Tuesday, November 12, 2013

The Pony Years

I attended the year end finals of our local horse show circuit last weekend and saw bits of the pony medal finals class. It started with the small ponies, the little girls (most of the riders are little girls) with their pig tails flying out from underneath their helmets, galloping around those tiny jumps on the small ponies. These were children who rode well, on well-behaved ponies, and who had obviously worked very hard to get to the finals.


But I thought more about how lucky these children were, not because they had parents who could afford to pay for ponies, riding lessons, horse shows and all that gear, but the life lessons many of these kids were learning, lessons that seem to have eluded so much of our nation's youth in recent times.


Riding is a humbling sport. You may be having a great day but maybe your pony isn't. You fall off, you get hurt, your ego is shattered on a regular basis and just when you think you have "mastered" it you suddenly learn there are fifty more things you need to know.  And there is always someone out there who rides better than you, always.  You get sore from all that riding.  You have to wash your pony, sometimes several times in a day at a show.  Your tack must be cleaned after riding, then your boots once you get home.  Then there's the heat and the cold, the rain and the mud.  Ponies must be ridden despite the weather.  The commitment never ends and there really are no "days off'."
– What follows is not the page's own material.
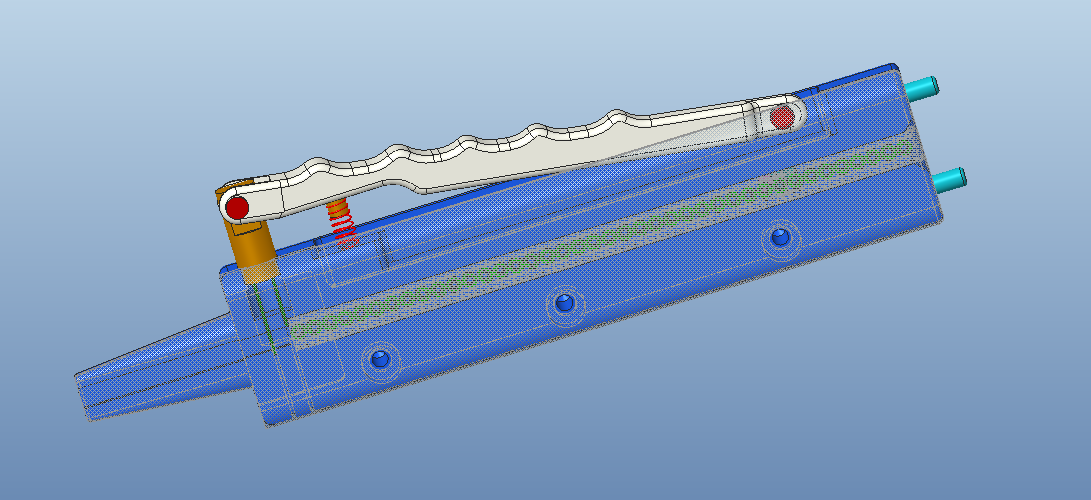 快换弹夹手动上螺母3D模型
The horse shows start early; 4 am wake up calls, finding things in the dark, getting your pony ready to show, braiding and unbraiding manes and tails.  And the days you are under the weather and don't feel like trekking out to the barn, chasing your pony around the field because she does not want to come in.....



There's the love, the relationship that even death can't destroy.  And lucky for us all, ponies live very long lives.  There are days you think the relationship has soured and then there are days when you know you got 110 percent.  Those days make the long hours, the bruises, the dedication and all that hard work pay off.  The love runs very deep.

 (all photos from Pinterest)
 
Ponies are priceless. They are gifts that live with us as we get older, wiser and we remember them forever, as life gets more complicated, intertwined with commitments, bills, mortgages, work, family and all the baggage we gain as we age. Remember the pony years and hopefully you too can pass on the gift.